Das praktische Eingreifen in den geschichtlichen Verlauf ist daher die Grundvoraussetzung für die bürgerliche Konstitution Amerikas heute. Die gesellschaftliche Entwicklung Amerikas bis zum heutigen Tage hat ihre Grundlage in der Durchführung und Einrichtung der Gesellschaft nach bürgerlichen Maßstäben. Die Verinnerlichung liberaler bürgerlicher Werte verlief in diesen Verhältnissen direkter und demokratische Grundsätze konnten sich universell ausbreiten. Angemerkt sei hier natürlich, dass sich die demokratischen Werte nicht über Nacht in den Köpfen der Menschen einnisteten, sondern der Kampf um rechtliche Gleichstellung und Anerkennung vorm Gesetz sehr lange dauerte. Bürgerliches Recht schafft formelle Gleichheit. Damit allein ist Freiheit noch nicht gewonnen. Sie wäre es erst dann, wenn sich die Ablösung der Gesellschaft vom Zwang verwirklicht hätte. Der Zwang besteht objektiv. Würde er nicht abgeschafft werden, so bliebe auch das Versprechen der Freiheit uneingelöst.
Deutschland – Kultur als abgespaltene Sphäre

Die Entwicklung des deutschen wie auch des amerikanischen Kulturbegriffes ist auf die Geschichte des Landes zurückzuführen.
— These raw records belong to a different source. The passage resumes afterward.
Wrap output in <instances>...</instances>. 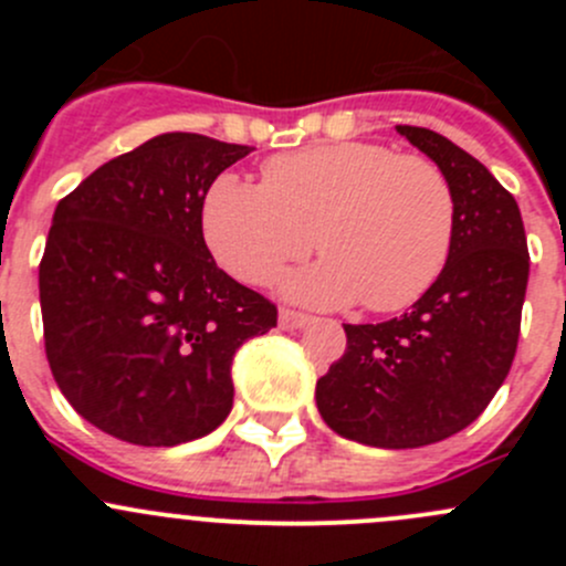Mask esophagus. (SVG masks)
I'll return each mask as SVG.
<instances>
[{
    "mask_svg": "<svg viewBox=\"0 0 566 566\" xmlns=\"http://www.w3.org/2000/svg\"><path fill=\"white\" fill-rule=\"evenodd\" d=\"M306 323H310V315H304V312H295V310L279 312V328L293 331V328H301V325H306Z\"/></svg>",
    "mask_w": 566,
    "mask_h": 566,
    "instance_id": "1",
    "label": "esophagus"
}]
</instances>
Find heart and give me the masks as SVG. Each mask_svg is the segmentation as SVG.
Here are the masks:
<instances>
[{
	"label": "heart",
	"instance_id": "heart-1",
	"mask_svg": "<svg viewBox=\"0 0 566 566\" xmlns=\"http://www.w3.org/2000/svg\"><path fill=\"white\" fill-rule=\"evenodd\" d=\"M454 191L436 161L378 142H328L268 158L262 186L216 177L202 232L216 260L268 284L315 249V265L284 276L301 304L373 312L416 304L441 276L454 241Z\"/></svg>",
	"mask_w": 566,
	"mask_h": 566
}]
</instances>
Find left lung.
I'll return each mask as SVG.
<instances>
[{
    "mask_svg": "<svg viewBox=\"0 0 566 566\" xmlns=\"http://www.w3.org/2000/svg\"><path fill=\"white\" fill-rule=\"evenodd\" d=\"M397 134L452 182L449 260L402 317L345 325V356L315 389L336 436L378 449L438 443L488 408L515 358L528 284L515 197L447 136L416 125H397Z\"/></svg>",
    "mask_w": 566,
    "mask_h": 566,
    "instance_id": "left-lung-1",
    "label": "left lung"
}]
</instances>
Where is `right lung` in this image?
Returning a JSON list of instances; mask_svg holds the SVG:
<instances>
[{
    "label": "right lung",
    "mask_w": 566,
    "mask_h": 566,
    "mask_svg": "<svg viewBox=\"0 0 566 566\" xmlns=\"http://www.w3.org/2000/svg\"><path fill=\"white\" fill-rule=\"evenodd\" d=\"M254 147L161 134L60 199L40 260L45 358L78 416L136 447H177L232 410V356L276 306L205 247L213 180Z\"/></svg>",
    "instance_id": "right-lung-1"
}]
</instances>
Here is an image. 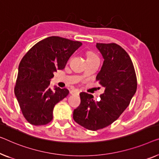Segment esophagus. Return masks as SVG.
Here are the masks:
<instances>
[{
  "instance_id": "esophagus-1",
  "label": "esophagus",
  "mask_w": 159,
  "mask_h": 159,
  "mask_svg": "<svg viewBox=\"0 0 159 159\" xmlns=\"http://www.w3.org/2000/svg\"><path fill=\"white\" fill-rule=\"evenodd\" d=\"M79 93H80V91L77 89H73L70 91V93L71 95H79Z\"/></svg>"
}]
</instances>
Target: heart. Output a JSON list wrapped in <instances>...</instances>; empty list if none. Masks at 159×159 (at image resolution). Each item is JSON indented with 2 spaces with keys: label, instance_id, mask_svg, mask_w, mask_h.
<instances>
[{
  "label": "heart",
  "instance_id": "b5f03b06",
  "mask_svg": "<svg viewBox=\"0 0 159 159\" xmlns=\"http://www.w3.org/2000/svg\"><path fill=\"white\" fill-rule=\"evenodd\" d=\"M88 56H89V58H98L96 54H94L93 53H89Z\"/></svg>",
  "mask_w": 159,
  "mask_h": 159
}]
</instances>
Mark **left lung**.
Returning <instances> with one entry per match:
<instances>
[{"mask_svg":"<svg viewBox=\"0 0 159 159\" xmlns=\"http://www.w3.org/2000/svg\"><path fill=\"white\" fill-rule=\"evenodd\" d=\"M104 58L96 80L104 87L101 100L85 92L80 93V104L73 118L85 129L97 131L111 125L124 112L134 96L137 79L134 66L127 52L114 43H96Z\"/></svg>","mask_w":159,"mask_h":159,"instance_id":"8db88e82","label":"left lung"}]
</instances>
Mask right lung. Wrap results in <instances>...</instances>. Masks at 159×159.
<instances>
[{
    "instance_id": "obj_1",
    "label": "right lung",
    "mask_w": 159,
    "mask_h": 159,
    "mask_svg": "<svg viewBox=\"0 0 159 159\" xmlns=\"http://www.w3.org/2000/svg\"><path fill=\"white\" fill-rule=\"evenodd\" d=\"M82 45L59 36H51L37 43L23 57L14 92L23 116L34 125L48 124L53 119L57 103L68 96L66 89L49 87L58 69H63L70 56Z\"/></svg>"
}]
</instances>
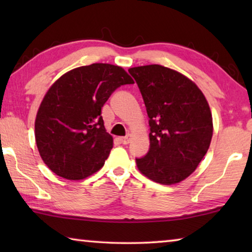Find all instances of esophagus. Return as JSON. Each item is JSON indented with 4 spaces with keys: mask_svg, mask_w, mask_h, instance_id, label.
Segmentation results:
<instances>
[{
    "mask_svg": "<svg viewBox=\"0 0 252 252\" xmlns=\"http://www.w3.org/2000/svg\"><path fill=\"white\" fill-rule=\"evenodd\" d=\"M120 141H121V143H123V144H127V143H130V141H131V135L121 136V138H120Z\"/></svg>",
    "mask_w": 252,
    "mask_h": 252,
    "instance_id": "34e87169",
    "label": "esophagus"
}]
</instances>
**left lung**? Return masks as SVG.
Returning a JSON list of instances; mask_svg holds the SVG:
<instances>
[{"label": "left lung", "instance_id": "8db88e82", "mask_svg": "<svg viewBox=\"0 0 252 252\" xmlns=\"http://www.w3.org/2000/svg\"><path fill=\"white\" fill-rule=\"evenodd\" d=\"M146 104L150 148L135 158L144 176L162 185L185 180L206 156L212 138V116L192 81L159 64L129 69Z\"/></svg>", "mask_w": 252, "mask_h": 252}]
</instances>
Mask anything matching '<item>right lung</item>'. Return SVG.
<instances>
[{"label":"right lung","instance_id":"1","mask_svg":"<svg viewBox=\"0 0 252 252\" xmlns=\"http://www.w3.org/2000/svg\"><path fill=\"white\" fill-rule=\"evenodd\" d=\"M132 83L122 67L93 63L69 71L50 88L35 119L36 146L49 169L80 180L103 167L113 139L101 109L118 88Z\"/></svg>","mask_w":252,"mask_h":252}]
</instances>
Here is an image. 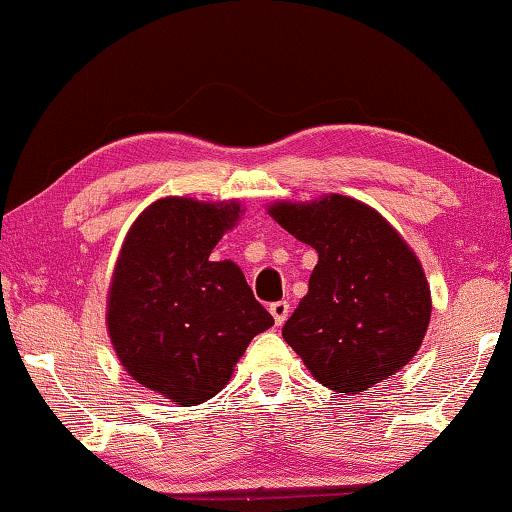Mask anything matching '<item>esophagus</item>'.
<instances>
[{
	"mask_svg": "<svg viewBox=\"0 0 512 512\" xmlns=\"http://www.w3.org/2000/svg\"><path fill=\"white\" fill-rule=\"evenodd\" d=\"M269 312L273 315V319H276V326H282V324H285V319L289 317V303L287 301L271 303Z\"/></svg>",
	"mask_w": 512,
	"mask_h": 512,
	"instance_id": "1",
	"label": "esophagus"
}]
</instances>
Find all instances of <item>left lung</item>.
<instances>
[{
  "instance_id": "left-lung-1",
  "label": "left lung",
  "mask_w": 512,
  "mask_h": 512,
  "mask_svg": "<svg viewBox=\"0 0 512 512\" xmlns=\"http://www.w3.org/2000/svg\"><path fill=\"white\" fill-rule=\"evenodd\" d=\"M269 216L317 250L308 294L282 338L319 384L358 395L400 372L430 326L425 271L398 230L347 195L273 202Z\"/></svg>"
}]
</instances>
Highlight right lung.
<instances>
[{"instance_id": "1", "label": "right lung", "mask_w": 512, "mask_h": 512, "mask_svg": "<svg viewBox=\"0 0 512 512\" xmlns=\"http://www.w3.org/2000/svg\"><path fill=\"white\" fill-rule=\"evenodd\" d=\"M241 213L234 200L160 197L135 218L114 264L105 324L119 363L183 407L223 391L250 340L273 326L239 266L211 259Z\"/></svg>"}]
</instances>
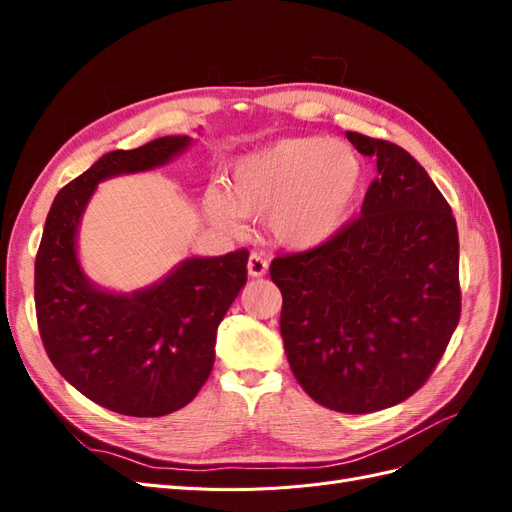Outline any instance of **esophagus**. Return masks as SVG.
<instances>
[{"mask_svg": "<svg viewBox=\"0 0 512 512\" xmlns=\"http://www.w3.org/2000/svg\"><path fill=\"white\" fill-rule=\"evenodd\" d=\"M267 271H269V262L262 258L260 254L252 252L250 260H247V273H250L252 277H260V275H265Z\"/></svg>", "mask_w": 512, "mask_h": 512, "instance_id": "34e87169", "label": "esophagus"}]
</instances>
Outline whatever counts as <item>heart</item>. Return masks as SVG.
<instances>
[{
    "label": "heart",
    "mask_w": 512,
    "mask_h": 512,
    "mask_svg": "<svg viewBox=\"0 0 512 512\" xmlns=\"http://www.w3.org/2000/svg\"><path fill=\"white\" fill-rule=\"evenodd\" d=\"M363 160L327 136L284 138L241 158L228 194L211 192L207 209L228 228L241 215H267L271 237L288 250H316L342 230L359 198Z\"/></svg>",
    "instance_id": "1"
}]
</instances>
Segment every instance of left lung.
I'll use <instances>...</instances> for the list:
<instances>
[{"label": "left lung", "instance_id": "1", "mask_svg": "<svg viewBox=\"0 0 512 512\" xmlns=\"http://www.w3.org/2000/svg\"><path fill=\"white\" fill-rule=\"evenodd\" d=\"M376 158L361 215L316 250L271 262L294 378L346 414L391 408L436 369L461 316L451 205L406 149L346 132Z\"/></svg>", "mask_w": 512, "mask_h": 512}]
</instances>
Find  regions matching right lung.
Listing matches in <instances>:
<instances>
[{
  "label": "right lung",
  "mask_w": 512,
  "mask_h": 512,
  "mask_svg": "<svg viewBox=\"0 0 512 512\" xmlns=\"http://www.w3.org/2000/svg\"><path fill=\"white\" fill-rule=\"evenodd\" d=\"M190 136H162L111 151L55 196L36 256V318L46 354L76 391L126 416L188 406L211 374L215 333L247 282V250L188 258L162 282L132 294L87 280L76 232L96 185L173 160Z\"/></svg>",
  "instance_id": "obj_1"
}]
</instances>
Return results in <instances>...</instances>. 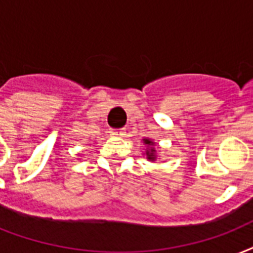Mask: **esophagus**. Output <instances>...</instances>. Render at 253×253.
<instances>
[{"mask_svg":"<svg viewBox=\"0 0 253 253\" xmlns=\"http://www.w3.org/2000/svg\"><path fill=\"white\" fill-rule=\"evenodd\" d=\"M123 131H125V128H114V130H111L110 132L113 135H117V136H121V135H123Z\"/></svg>","mask_w":253,"mask_h":253,"instance_id":"esophagus-1","label":"esophagus"}]
</instances>
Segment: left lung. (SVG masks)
<instances>
[{"label": "left lung", "instance_id": "obj_1", "mask_svg": "<svg viewBox=\"0 0 253 253\" xmlns=\"http://www.w3.org/2000/svg\"><path fill=\"white\" fill-rule=\"evenodd\" d=\"M144 143L146 144H154L150 139H144ZM147 156H148L150 160H155V148H150V151H147Z\"/></svg>", "mask_w": 253, "mask_h": 253}]
</instances>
Deutschland aber war nicht – wie die USA – ein Land der bürgerlichen Revolution. Die angestrebten Veränderungen innerhalb der Gesellschaft scheiterten. Als Beispiel seien die revolutionären Bestrebungen des Jahres 1848 angeführt. Sie schürten zwar große Hoffnungen, die Veränderung der Gesellschaft sei möglich, fanden aber ihr Ende in der preußischen Verfassung, die nicht nach den Interessen von liberalen Kräften gestaltet, sondern den Reformern von der Regierung aufgezwungen wurde. Durch das Gefühl der Handlungslosigkeit, beziehungsweise des „Nichts-bewegen-Könnens“ innerhalb der Gesellschaft, kam es zu einer „Vergeistigung“ gesellschaftlicher Praxis.
Die „Vergeistigung“ führte zu diesem Zeitpunkt zwar zu einer weitergehenden Entwicklung der „Geisteskultur“, aber auch zu einer „Spiritualisierung“. Mit ihr verbindet sich zunehmender Verlust der „Realität“ und deren Wahrnehmung. Die Gesellschaft erschien so, als würde sie sich automatisch entwickeln und wäre nicht von Menschen veränderbar.
Da sich bürgerliche Maßstäbe zu dieser Zeit in Deutschland nicht durchsetzen konnten, sich nicht mit ihnen identifiziert wurde, kam es auch zu keiner Verinnerlichung demokratischer Werte, nach denen die Gesellschaft handeln sollte. In Deutschland gab es einen starken Bezug zum Traditionalismus und zur „Pflege“ von „Eigenheiten“, die mit der Abgrenzung zum Neuen und Fremden einherging. Kultur in Deutschland bekam somit eine andere Note, sie unterschied sich von denen anderer industrialisierter europäischer Nationen.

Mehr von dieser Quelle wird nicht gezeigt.